In terms of colors and patterns, I tend to walk on the quieter side, going with more subdued choices in clothing. I’m not a sartorial screamer looking to get noticed from 100 yards away. My suits are mostly dark, either in solid colors or with very subtle stripes or patterns. My dress shirt collection is mostly white with a little powder blue and one gingham.
Though I am getting more color courageous with neck and pocket wear, I generally tend to keep things pretty sober there, too. Before branching out with bolder colors and patterns, it’s important to me to cover the essential bases, which means I get the navy or charcoal suit before expanding into bolder pinstripe suits, plaids or Prince of Wales. When it comes to ties, it means I get my black silk knit or midnight navy grenadine and other ties that go with almost anything before adding to the collection with other colors, stripes and patterns.
When one is on a budget, ties and other accessories like pocket squares and cufflinks are terrific inexpensive ways to make a humble wardrobe of three suits look like many more. One of my favorite destinations for getting smart, handsome, well-made and affordable ties is The Tie Bar.
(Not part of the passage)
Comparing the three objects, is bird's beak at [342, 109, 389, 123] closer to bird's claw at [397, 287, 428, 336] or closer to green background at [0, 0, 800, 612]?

With handmade ties for $15 each, The Tie Bar has enabled me to get several neckwear essentials stylishly and affordably. I got my black and navy silk knits and my black and navy “faux” grenadines, which The Tie Bar calls “Grenafaux.” (Genuine handmade grenadines are expensive to make and go beyond The Tie Bar’s $15-per-tie pricing model.) In addition to the basics, they have an extremely impressive collection of other ties in varying fabrics, textures, weaves, colors, stripes and patterns with both bold and more subtle detail. And one of my favorite aspects of their collection is the accommodation of different widths, which range from two inches (skinny) to three and a half inches (wider).
Three of my favorites:
For those special, unique ties, I love supporting my friends over at Fine and Dandy, who have some of the greatest ties I’ve ever seen, as well as a sick collection of truly unique pocket squares, cufflinks and other accessories that can really make a basic suit sing. When it comes to affordable core essentials or other great ties that catch my eye while I’m browsing, I’m grateful for The Tie Bar.
A word about tie width…
My rule about the right tie width is not about what’s hot, trendy or “in” right now. The right tie width is about proportion in relation to several factors. My rule of thumb goes like this: The width of your tie relates to the width of your shirt collar, which relates to the width of your jacket lapels, which relates to the width of your face. In other words, the right tie width for two modern men is different, depending on the different physical proportions of each man.
I’m 5’10” with a slim, 150 lb. build and a medium to narrow face. My preferred tie width is 3 inches, which is also the width of my shirt collars and my jacket lapels. The skinny trend is great for guys who are actually skinny with narrower faces. Jimmy Fallon, as much as I love him, wears skinny ties with skinny shirt collars that are often much narrower than his jacket lapels and out of proportion with his face. I still think he’s the best-dressed late night talk show host, but his tie/collar/lapel proportions can be slightly out of whack. Bigger men or those with larger faces make their faces look even larger with skinny ties (and skinny shirt collars and skinny lapels). Conversely, skinny guys with narrow builds look skinnier and narrower with ties, collars or lapels that are too wide. It’s all about proportion to one’s natural face and frame.